= Source text =
● ● ● ● ● ● ●

## (howto) Prepare a reference for use with BWA and GATKPosted in Tutorials on 2013-06-17 20:44:09 | Last updated on 2015-09-24 13:10:42

Comments (16)

#### Objective

Prepare a reference sequence so that it is suitable for use with BWA and GATK.

#### Prerequisites

• Installed BWA
• Installed SAMTools
• Installed Picard

#### Steps

1. Generate the BWA index
2. Generate the Fasta file index
3. Generate the sequence dictionary

### 1. Generate the BWA index

#### Action

Run the following BWA command:

bwa index -a bwtsw reference.fa


where -a bwtsw specifies that we want to use the indexing algorithm that is capable of handling the whole human genome.

#### Expected Result

This creates a collection of files used by BWA to perform the alignment.

● ● ● ● ● ● ●

[Data pulled from a collection]
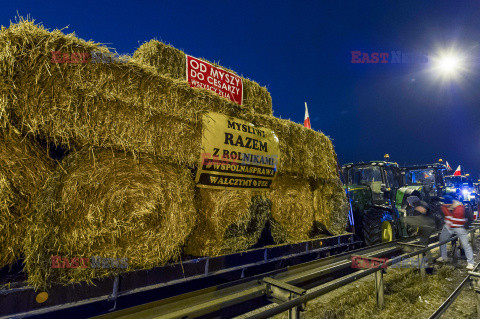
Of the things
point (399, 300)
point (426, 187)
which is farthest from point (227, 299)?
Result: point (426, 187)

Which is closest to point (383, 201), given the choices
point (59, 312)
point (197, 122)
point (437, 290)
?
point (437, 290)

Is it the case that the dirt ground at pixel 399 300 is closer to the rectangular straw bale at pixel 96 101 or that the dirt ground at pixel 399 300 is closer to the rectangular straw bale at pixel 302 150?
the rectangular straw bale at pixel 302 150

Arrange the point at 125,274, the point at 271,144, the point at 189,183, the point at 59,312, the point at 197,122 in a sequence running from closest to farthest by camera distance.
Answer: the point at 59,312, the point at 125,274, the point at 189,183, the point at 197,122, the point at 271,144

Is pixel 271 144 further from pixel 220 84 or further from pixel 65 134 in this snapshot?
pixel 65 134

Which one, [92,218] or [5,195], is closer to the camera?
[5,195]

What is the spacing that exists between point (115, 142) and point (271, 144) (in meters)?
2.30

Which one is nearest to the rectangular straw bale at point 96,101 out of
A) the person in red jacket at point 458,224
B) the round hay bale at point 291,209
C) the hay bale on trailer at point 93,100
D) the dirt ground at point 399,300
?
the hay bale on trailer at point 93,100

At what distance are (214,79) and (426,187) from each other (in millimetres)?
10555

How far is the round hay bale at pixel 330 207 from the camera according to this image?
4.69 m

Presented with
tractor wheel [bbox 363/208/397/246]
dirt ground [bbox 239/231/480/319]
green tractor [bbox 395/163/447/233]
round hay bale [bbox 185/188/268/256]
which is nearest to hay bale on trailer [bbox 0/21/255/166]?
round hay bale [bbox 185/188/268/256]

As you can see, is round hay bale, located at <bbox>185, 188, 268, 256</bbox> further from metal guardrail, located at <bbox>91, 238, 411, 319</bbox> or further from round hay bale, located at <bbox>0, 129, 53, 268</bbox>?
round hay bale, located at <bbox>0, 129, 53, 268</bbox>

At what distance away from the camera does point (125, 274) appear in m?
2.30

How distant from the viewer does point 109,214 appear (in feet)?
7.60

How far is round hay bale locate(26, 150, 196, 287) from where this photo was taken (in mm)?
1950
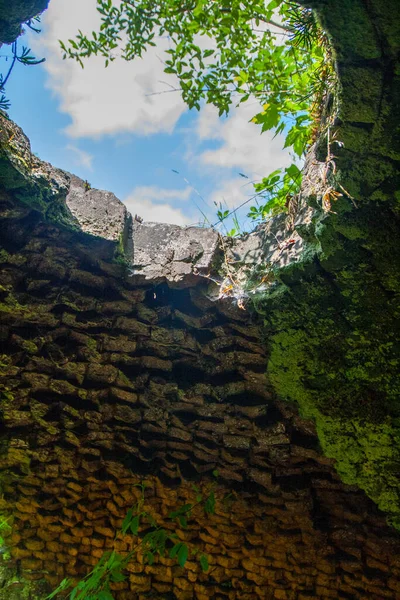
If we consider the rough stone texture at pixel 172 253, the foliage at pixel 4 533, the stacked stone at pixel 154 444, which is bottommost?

● ● ● ● ● ● ●

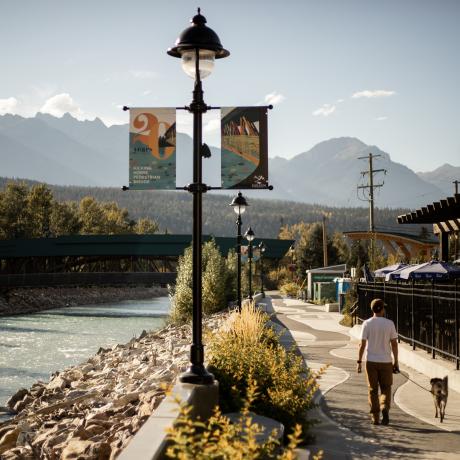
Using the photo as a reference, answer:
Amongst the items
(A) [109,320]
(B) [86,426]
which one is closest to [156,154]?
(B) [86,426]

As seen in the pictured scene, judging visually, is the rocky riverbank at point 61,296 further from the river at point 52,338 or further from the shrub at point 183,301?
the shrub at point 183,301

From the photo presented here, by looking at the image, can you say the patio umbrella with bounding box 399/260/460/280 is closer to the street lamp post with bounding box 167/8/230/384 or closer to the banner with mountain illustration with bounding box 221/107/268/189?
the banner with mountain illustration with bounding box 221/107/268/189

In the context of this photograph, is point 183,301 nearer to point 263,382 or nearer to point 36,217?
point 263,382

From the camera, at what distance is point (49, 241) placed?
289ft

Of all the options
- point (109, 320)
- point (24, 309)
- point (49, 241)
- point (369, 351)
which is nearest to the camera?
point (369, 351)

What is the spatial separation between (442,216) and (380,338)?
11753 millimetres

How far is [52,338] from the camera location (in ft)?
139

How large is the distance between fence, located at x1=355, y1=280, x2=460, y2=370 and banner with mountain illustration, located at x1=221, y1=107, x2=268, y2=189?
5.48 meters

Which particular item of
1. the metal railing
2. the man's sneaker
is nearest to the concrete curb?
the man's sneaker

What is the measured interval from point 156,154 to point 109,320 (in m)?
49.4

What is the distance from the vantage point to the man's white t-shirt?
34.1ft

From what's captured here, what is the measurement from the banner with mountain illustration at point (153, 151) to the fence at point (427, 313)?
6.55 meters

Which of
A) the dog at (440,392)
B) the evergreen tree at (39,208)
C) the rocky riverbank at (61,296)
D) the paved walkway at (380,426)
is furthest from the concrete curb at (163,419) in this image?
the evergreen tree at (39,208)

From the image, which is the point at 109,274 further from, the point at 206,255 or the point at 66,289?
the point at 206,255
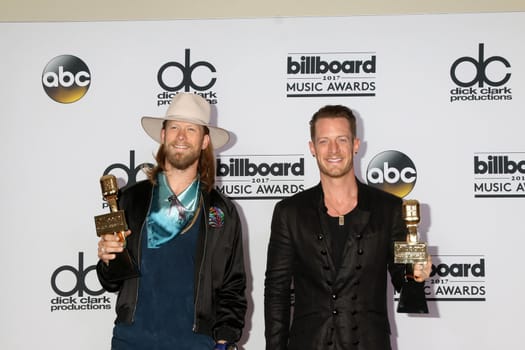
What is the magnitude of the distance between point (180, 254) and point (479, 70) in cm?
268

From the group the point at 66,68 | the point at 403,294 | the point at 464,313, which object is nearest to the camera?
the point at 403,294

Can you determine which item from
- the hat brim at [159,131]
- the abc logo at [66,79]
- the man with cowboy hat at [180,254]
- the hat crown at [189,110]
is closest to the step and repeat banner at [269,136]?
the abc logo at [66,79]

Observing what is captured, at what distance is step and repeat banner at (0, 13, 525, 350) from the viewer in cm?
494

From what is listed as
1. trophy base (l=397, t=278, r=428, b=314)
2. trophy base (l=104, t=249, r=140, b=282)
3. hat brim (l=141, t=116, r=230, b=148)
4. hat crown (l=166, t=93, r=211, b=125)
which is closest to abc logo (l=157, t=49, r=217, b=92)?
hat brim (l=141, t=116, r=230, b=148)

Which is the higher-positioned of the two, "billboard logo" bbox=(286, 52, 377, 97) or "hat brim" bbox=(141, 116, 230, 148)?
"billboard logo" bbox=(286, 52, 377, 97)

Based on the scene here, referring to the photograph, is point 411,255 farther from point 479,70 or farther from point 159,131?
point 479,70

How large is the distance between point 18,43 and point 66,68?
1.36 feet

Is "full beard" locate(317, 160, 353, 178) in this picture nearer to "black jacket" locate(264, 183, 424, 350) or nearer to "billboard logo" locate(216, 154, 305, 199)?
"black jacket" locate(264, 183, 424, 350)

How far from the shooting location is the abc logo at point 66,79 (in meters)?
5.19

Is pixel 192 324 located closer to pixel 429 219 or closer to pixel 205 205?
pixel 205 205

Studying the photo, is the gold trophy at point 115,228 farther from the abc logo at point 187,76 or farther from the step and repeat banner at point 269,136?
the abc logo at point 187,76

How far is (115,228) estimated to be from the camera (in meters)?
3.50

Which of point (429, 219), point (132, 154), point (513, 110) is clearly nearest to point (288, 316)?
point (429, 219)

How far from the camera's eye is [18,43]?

● ● ● ● ● ● ●

= Work task 1 =
Translate this sentence from the BWA and GATK reference tutorial into Spanish: "This creates a collection of files used by BWA to perform the alignment."
= Work task 2 =
Quote the passage of the BWA and GATK reference tutorial that opens with the words containing "### 1. Generate" and closes with "whole human genome.".
= Work task 3 =
List every prerequisite that the BWA and GATK reference tutorial gives.

= Answer section 1 =
Esto crea una colección de archivos que BWA utiliza para realizar el alineamiento.

= Answer section 2 =
### 1. Generate the BWA index

#### Action

Run the following BWA command:

bwa index -a bwtsw reference.fa


where -a bwtsw specifies that we want to use the indexing algorithm that is capable of handling the whole human genome.

= Answer section 3 =
Installed BWA
Installed SAMTools
Installed Picard